Czy zarząd OCT jest przewrażliwiony, łatwo się obraża na najmniejsze słowa krytyki ?
Kiedy ostatnio zarząd wspierał lub przynajmniej kibicował aktywnym członkom ?
Co zarząd robi, by utrzymywać kontakt z pozostałymi członkami ?
Co robi zarząd, by jej członkowie czuli się dumni ze są w stowarzyszeniu ?
Czy jedyna aktywność zarządu, to szpanowanie strojami klubowymi na wycieczkach ?
Czy zarząd dąży swoją działalnością do upadku stowarzyszenia ?

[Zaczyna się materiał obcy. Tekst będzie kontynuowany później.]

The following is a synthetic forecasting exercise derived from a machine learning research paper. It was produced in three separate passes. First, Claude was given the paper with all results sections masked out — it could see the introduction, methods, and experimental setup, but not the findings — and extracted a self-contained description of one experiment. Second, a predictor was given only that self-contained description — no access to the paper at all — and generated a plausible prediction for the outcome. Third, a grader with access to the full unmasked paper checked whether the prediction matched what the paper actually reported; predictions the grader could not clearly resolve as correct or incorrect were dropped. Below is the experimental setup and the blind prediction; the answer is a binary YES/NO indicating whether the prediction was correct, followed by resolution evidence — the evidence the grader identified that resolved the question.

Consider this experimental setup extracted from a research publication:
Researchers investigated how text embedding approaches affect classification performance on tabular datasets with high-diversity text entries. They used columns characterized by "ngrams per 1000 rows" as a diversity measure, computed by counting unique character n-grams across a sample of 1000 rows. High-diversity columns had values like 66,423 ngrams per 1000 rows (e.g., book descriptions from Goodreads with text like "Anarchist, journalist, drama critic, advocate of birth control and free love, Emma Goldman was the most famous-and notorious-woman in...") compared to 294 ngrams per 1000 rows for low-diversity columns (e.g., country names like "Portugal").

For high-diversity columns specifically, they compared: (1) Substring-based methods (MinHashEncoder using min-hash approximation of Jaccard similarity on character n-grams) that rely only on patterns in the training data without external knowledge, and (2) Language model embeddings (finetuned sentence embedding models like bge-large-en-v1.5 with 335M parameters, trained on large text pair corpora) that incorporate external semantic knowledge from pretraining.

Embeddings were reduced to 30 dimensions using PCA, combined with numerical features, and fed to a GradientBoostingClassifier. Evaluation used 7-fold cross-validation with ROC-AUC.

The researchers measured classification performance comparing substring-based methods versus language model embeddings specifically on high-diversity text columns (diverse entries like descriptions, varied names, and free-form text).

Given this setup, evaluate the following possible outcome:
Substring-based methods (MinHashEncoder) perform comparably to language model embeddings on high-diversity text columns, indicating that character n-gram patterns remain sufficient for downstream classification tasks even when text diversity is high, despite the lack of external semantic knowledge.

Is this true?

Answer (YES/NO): NO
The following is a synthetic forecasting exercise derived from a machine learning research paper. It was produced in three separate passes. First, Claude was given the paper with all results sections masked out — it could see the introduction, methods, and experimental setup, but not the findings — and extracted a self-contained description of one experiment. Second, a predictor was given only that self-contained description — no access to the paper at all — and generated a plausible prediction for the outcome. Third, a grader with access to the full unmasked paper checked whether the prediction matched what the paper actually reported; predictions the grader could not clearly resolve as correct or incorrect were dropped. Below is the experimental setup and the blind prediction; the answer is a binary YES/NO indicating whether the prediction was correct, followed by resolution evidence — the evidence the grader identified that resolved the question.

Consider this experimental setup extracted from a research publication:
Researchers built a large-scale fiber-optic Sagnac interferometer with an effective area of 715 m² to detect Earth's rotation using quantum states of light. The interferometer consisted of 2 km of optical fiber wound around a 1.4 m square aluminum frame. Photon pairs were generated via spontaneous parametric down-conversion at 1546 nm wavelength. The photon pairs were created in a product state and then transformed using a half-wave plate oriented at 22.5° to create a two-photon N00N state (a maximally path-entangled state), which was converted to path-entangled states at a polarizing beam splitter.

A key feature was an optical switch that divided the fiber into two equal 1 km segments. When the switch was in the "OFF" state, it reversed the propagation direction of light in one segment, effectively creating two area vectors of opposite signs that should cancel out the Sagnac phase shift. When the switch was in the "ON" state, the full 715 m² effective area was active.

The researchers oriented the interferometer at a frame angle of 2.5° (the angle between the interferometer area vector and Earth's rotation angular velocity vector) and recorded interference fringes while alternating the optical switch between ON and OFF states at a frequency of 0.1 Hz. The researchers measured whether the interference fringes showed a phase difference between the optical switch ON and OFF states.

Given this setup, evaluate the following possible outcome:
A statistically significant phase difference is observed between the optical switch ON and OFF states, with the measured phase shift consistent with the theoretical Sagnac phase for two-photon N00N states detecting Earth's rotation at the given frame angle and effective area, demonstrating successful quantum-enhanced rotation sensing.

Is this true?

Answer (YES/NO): YES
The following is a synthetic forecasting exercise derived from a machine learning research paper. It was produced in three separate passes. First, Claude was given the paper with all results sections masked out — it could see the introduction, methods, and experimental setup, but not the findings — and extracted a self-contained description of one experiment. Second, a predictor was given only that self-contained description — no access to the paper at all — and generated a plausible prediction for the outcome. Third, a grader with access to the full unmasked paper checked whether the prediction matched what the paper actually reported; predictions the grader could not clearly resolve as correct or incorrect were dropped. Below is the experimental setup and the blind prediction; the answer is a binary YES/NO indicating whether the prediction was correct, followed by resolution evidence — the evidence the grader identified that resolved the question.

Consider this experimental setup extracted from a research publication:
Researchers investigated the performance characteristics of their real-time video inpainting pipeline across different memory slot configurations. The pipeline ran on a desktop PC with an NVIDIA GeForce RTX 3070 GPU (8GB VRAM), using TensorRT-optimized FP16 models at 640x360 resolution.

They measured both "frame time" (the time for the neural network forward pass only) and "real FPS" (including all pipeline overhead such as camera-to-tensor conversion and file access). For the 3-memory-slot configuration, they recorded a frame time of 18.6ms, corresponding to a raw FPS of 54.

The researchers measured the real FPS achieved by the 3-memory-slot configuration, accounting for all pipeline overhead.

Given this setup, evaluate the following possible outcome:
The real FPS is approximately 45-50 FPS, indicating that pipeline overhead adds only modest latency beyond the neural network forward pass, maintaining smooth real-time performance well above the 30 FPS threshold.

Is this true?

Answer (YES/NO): NO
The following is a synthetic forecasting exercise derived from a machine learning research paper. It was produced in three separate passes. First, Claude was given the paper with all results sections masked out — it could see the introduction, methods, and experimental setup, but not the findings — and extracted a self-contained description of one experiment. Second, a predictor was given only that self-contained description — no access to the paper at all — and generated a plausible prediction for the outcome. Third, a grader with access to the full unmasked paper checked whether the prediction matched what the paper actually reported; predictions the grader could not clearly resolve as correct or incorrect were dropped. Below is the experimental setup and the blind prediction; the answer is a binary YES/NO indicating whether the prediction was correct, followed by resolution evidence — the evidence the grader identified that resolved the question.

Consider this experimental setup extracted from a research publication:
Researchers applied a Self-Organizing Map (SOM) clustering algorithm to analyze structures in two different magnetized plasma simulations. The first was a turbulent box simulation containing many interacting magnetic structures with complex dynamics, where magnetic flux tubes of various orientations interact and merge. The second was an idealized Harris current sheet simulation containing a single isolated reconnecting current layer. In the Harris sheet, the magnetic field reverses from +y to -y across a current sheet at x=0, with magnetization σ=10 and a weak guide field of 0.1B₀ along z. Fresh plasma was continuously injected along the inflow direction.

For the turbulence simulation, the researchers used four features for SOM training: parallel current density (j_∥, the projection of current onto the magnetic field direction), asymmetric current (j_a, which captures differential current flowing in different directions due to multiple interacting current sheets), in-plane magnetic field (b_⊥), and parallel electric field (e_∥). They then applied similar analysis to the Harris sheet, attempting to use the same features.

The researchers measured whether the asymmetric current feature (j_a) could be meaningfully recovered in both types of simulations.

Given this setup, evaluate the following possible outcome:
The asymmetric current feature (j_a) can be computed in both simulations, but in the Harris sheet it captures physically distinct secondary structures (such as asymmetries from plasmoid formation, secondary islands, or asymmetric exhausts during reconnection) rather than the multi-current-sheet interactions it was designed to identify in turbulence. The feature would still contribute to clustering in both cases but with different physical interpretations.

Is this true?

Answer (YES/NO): NO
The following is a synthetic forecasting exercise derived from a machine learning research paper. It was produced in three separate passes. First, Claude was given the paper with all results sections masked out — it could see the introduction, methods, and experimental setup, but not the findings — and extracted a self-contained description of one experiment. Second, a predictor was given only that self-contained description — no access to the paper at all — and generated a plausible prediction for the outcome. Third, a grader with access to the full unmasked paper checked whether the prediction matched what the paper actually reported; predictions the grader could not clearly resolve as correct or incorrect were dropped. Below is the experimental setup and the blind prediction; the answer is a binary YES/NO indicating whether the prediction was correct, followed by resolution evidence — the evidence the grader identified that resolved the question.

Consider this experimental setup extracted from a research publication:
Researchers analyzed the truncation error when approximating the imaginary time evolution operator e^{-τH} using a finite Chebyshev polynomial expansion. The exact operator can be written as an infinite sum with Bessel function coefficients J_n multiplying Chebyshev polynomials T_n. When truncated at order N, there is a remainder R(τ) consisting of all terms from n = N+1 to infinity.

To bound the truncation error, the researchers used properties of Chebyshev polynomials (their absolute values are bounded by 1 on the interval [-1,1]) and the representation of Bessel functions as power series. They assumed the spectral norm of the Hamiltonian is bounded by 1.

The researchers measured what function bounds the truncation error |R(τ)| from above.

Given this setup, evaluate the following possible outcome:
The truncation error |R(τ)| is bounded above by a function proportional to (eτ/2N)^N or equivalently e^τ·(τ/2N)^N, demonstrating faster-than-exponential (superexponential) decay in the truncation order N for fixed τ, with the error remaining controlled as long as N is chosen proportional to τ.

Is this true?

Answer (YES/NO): NO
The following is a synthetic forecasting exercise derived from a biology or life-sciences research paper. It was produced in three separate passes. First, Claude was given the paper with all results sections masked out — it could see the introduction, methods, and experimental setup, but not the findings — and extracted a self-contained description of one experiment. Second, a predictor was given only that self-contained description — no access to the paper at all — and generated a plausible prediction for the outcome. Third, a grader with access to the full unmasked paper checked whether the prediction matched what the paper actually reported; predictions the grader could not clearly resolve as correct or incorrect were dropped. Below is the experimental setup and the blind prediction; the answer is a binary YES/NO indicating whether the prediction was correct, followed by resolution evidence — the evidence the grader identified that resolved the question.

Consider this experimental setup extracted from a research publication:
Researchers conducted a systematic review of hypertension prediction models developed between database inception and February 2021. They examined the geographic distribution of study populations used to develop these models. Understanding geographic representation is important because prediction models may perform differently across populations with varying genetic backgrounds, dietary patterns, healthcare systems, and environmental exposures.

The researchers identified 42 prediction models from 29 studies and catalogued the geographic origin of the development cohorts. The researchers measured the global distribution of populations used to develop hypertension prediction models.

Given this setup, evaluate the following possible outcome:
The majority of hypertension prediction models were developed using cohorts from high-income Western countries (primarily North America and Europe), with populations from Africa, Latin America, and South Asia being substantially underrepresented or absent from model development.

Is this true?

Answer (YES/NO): NO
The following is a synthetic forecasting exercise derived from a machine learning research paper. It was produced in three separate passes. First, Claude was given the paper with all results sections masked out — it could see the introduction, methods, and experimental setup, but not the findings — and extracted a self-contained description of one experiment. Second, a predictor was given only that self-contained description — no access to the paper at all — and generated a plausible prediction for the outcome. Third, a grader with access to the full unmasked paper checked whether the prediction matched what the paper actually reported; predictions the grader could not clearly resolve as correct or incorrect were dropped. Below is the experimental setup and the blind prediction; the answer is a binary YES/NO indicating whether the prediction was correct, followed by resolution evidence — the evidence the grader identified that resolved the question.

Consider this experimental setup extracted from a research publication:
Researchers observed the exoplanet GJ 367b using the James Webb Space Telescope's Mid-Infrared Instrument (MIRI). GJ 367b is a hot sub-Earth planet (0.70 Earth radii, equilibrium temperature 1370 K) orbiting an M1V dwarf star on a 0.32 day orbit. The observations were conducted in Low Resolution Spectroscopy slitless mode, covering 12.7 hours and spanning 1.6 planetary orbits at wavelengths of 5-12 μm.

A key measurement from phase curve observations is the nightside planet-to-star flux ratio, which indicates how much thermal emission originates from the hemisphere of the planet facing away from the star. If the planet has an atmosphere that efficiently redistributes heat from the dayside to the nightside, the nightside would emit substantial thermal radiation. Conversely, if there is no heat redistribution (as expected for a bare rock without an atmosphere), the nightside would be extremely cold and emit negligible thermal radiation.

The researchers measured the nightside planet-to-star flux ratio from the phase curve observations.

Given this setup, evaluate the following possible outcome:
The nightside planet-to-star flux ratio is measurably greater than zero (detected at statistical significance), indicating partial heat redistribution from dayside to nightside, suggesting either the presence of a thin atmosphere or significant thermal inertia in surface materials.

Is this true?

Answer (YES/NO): NO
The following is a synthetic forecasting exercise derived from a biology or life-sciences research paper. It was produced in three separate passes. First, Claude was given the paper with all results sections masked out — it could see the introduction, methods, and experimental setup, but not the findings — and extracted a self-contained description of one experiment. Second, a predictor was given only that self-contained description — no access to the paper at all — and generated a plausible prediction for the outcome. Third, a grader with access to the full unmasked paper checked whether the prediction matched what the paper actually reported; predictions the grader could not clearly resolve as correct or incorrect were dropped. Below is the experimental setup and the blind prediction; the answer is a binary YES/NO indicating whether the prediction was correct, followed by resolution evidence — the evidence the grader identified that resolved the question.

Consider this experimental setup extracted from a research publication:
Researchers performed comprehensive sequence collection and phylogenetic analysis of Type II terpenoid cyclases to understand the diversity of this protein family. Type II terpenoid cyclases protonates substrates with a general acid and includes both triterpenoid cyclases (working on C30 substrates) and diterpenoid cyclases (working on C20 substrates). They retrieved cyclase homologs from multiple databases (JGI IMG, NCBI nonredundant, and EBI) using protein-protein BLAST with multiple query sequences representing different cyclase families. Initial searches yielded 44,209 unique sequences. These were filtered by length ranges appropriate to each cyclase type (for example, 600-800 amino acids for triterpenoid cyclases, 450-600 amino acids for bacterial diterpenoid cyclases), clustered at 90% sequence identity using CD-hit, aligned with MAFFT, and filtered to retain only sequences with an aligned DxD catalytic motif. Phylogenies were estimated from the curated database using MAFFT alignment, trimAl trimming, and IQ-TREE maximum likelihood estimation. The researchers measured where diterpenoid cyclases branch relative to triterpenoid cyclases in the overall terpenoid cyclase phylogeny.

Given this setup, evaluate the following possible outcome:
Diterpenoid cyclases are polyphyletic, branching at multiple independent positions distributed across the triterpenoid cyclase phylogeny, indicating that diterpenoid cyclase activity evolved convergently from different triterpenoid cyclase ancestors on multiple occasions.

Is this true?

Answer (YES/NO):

Jeżeli członkowie zarządu nie mają wizji na rozwój stowarzyszenie, nie mają sił na jego prowadzenie to, kiedy zrezygnują i przekażą zarządzanie w ręce osób, które potrafią to robić ?
Może by nareszcie zakończyli tę farsę i oszczędzili innym wstydu ?
Fajne, urocze i populistyczne zarzuty, może i nawet miałyby jakiś sens gdyby nie jedno małe, malutkie ale. Otóż OCT to nie jest organizacja moloch, liczy około 16-20 członków nie tysięcy lecz jednostek. W tej sytuacji gdzie każdy z każdym się zna, widuje i rozmawia, podział na zarząd i reszta jest dość sztuczny żeby nie powiedzieć wydumany. Tutaj nie ma bo i praktycznie nie może być podziału oni i my. Gdybym się jednak mylił to twierdzę że stowarzyszenie takie nie ma prawa istnieć. Prawdą jest że OCT jak na razie nie jest najprężniej działającą organizacją jaką spotkałem, powiem więcej czasami odnoszę wrażenie że jest dość nieporadna. Jednak czy jest to wina Zarządu? W moim mniemaniu Zarząd ma za zadanie reprezentowanie organizacji na zewnątrz oraz realizację podjętych uchwał. O ile wiem to co jakiś czas odbywają się zebrania OCT (wszystkich chętnych członków) i pewnie prowadzone są rozmowy na pewne tematy (to moje przypuszczenie). O ile nie są to rozmowy o przysłowiowej "dupie Maryni" to powinny skutkować podjęciem pewnych decyzji (uchwał) i w efekcie zaowocować jakimś zapewne chlubnym i wspaniałym efektem. Co jednak ma się dziać gdy owe rozmowy ulegają "rozmydlemiu" i nie są podejmowane żadne wspólne decyzje? Nie jest dobrze gdy w tak małej grupie jeden ogląda się na drugiego aż ten coś zrobi. Oczywiście nie wiem jak naprawdę wygląda sytuacja w OCT, nie należę do tej organizacji, nie śledzę szczegółowo jej uchwał i działań i dlatego ich nie oceniam. W takiej sytuacji postępuje w myśl porzekadła - kibic z dala niech się nie wpier...a.
Konkluzja z tego taka "nie pytaj się co ....... może zrobić dla ciebie, ale co ty możesz zrobić dla ..." innymi słowy przestać piep...ć a zacząć działać konstruktywnie.